My dinner is eaten and the dishes are done; this is prime gangstalk time as they don't yet understand the energetics of digestion, or mine at least, and haven't the gumption to ask me to cooperate. The next door bathroom noises started up, and they copied the last round in there, before dinner. Slamming the plastic toilet seat with a simutaneous zap to the head wasn't appreciated in the least, but in this ongoing purgatory, they don't care.

I wonder how many of the shills would of cooperated if they knew how venal and sick minded these assholes really are. And if they are the same gang that likes to sponsor and create "natural" disasters, I suspect they would find even less shills to cooperate. Unless it is by threat. The overhead floor pounding is going on as I write this, so this bogging must be very interesting to these sickos. And my voice has morphed into a gravelly croak, and that too spells active jerkarounds in progress.

The minute I put the earmuffs on the perps hit me with some kind of penetrative sound and a simutaneous pulse to the head. Which amply demonstrates that any measures that don't fit their script are immediately deterred with their arsenal of unconventional methods.

A yawning attack it seems, replete with saliva that somehow "pops out" of my mouth. (And as I type this, more yawning with simutaneous vision impairment). The perps have been known to alternate yawning attacks with sneezing attacks. And to add to the within-headspace commotion/noisescape, a series of swallowing noises came on concurrently in between yawnings. It is fucking absurd to be treated this way.

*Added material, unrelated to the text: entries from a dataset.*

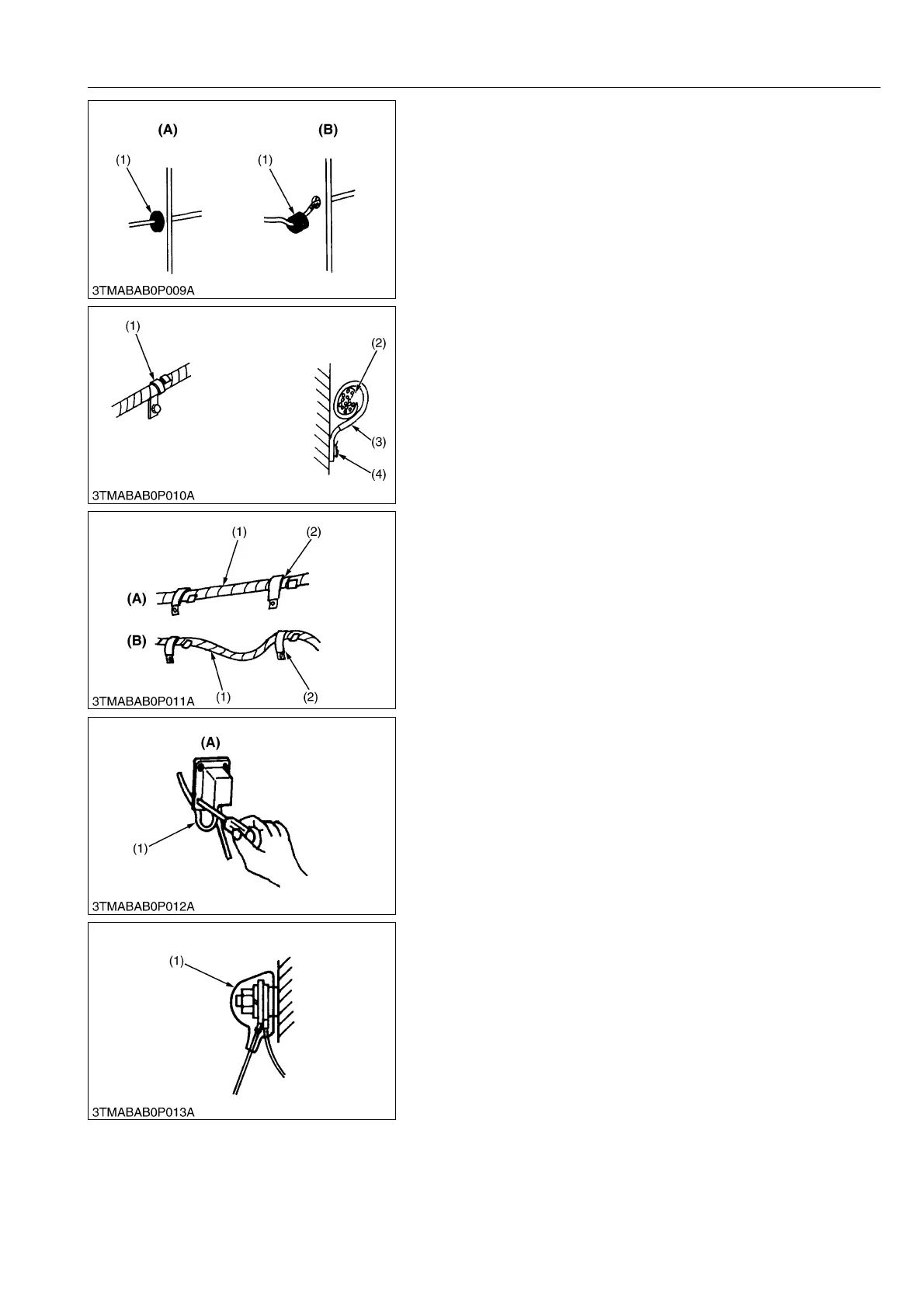 (A)

(B)

(1)

(1)

3TMABAB0P009A

(1)

(2)

(3)

(4)

3TMABAB0P010A

(1)

(2)

(A)

(B)

(1)

(2)

3TMABAB0P011A

(A)

(1)

3TMABAB0P012A

(1)

3TMABAB0P013A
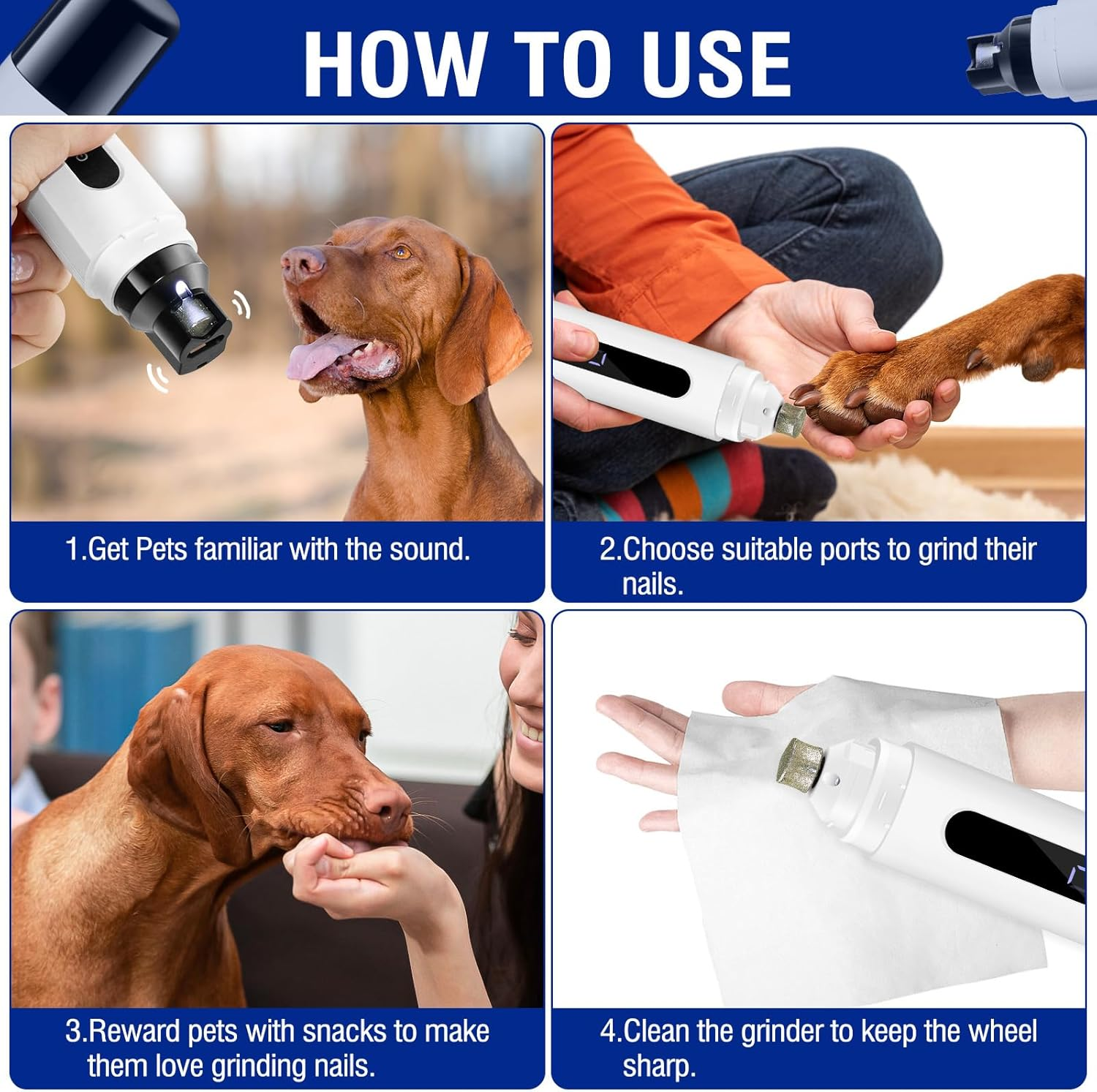 HOW TO USE

1.Get Pets familiar with the sound.

2.Choose suitable ports to grind their nails.

3.Reward pets with snacks to make them love grinding nails.

4.Clean the grinder to keep the wheel sharp.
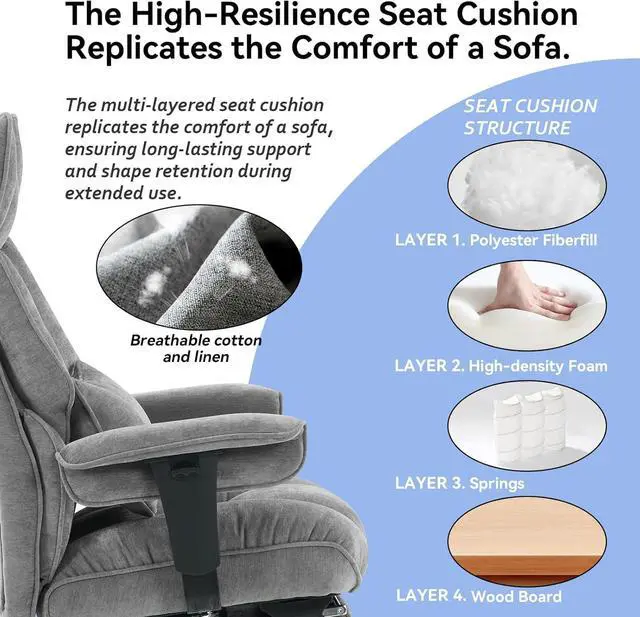 The High-Resilience Seat Cushion Replicates the Comfort of a Sofa.

The multi-layered seat cushion replicates the comfort of a sofa, ensuring long-lasting support and shape retention during extended use.

Breathable cotton and linen

SEAT CUSHION STRUCTURE

LAYER 1. Polyester Fiberfill

LAYER 2. High-density Foam

LAYER 3. Springs

LAYER 4. Wood Board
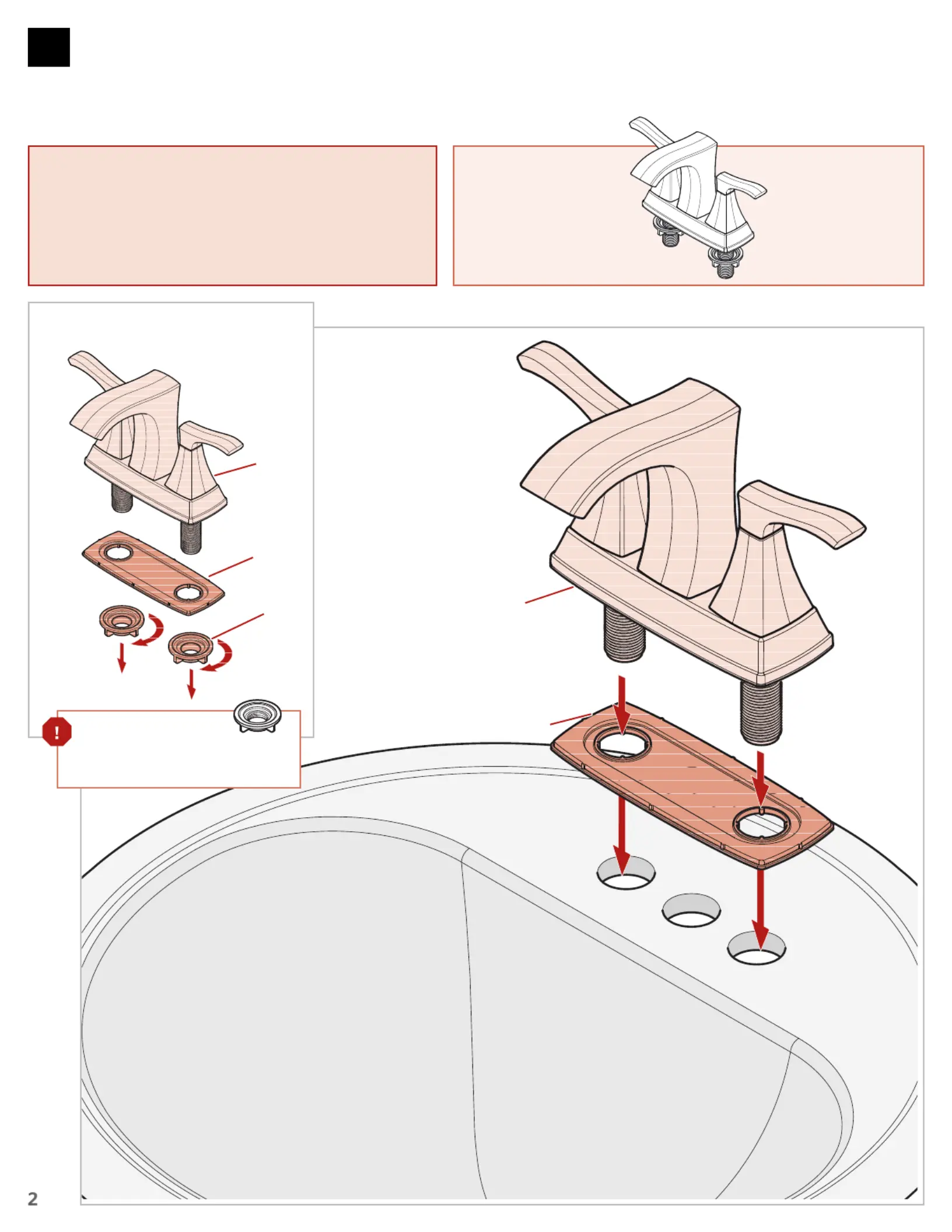 !

2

It seems that the perp's interest might be my current 9/11 reading may have inspired the noise, yawning and swallowing activity. It is fascinating, as I never wanted to enjoin in the state sponsored conspiracy story because I had enough crap of theirs to deal with. And yet the perps kept putting notions in mind for me to study this possibility. Eventually "I" succumbed to investigating some of the sites, and it is essentially true, the official story doesn't hang together. It seems it was allowed to happen on many fronts, especially where the FBI had warnings from one of the flight schools as to what their foreign student's intent really was. Anyhow, this is not the place to exhaustively detail why the 9/11 unfolded as it did, but when major evidence, the steel beams, are shipped out of the country in short order, it does make one very suspicious.

The chatty gangstalkers have arrived outside to keep up the banter from my right side. There was some hallway action on the left side, but not of the same duration (10 min.) and volume. This would be in the near dark on the stairway of the opposite building some 12' away. This is the hot spot for all these aggregations, and it seems, nearly anytime now. And to accompany my 9/11 reading that has been prescribed for me. I came to learn that while having the ear muffs on, the regular noises, say vehicle door closures, are coming through louder than if I had them off.

Another adjacent toilet seat slamming and a simutaneous zapping through the earmuffs. Time to end today's venality inanity.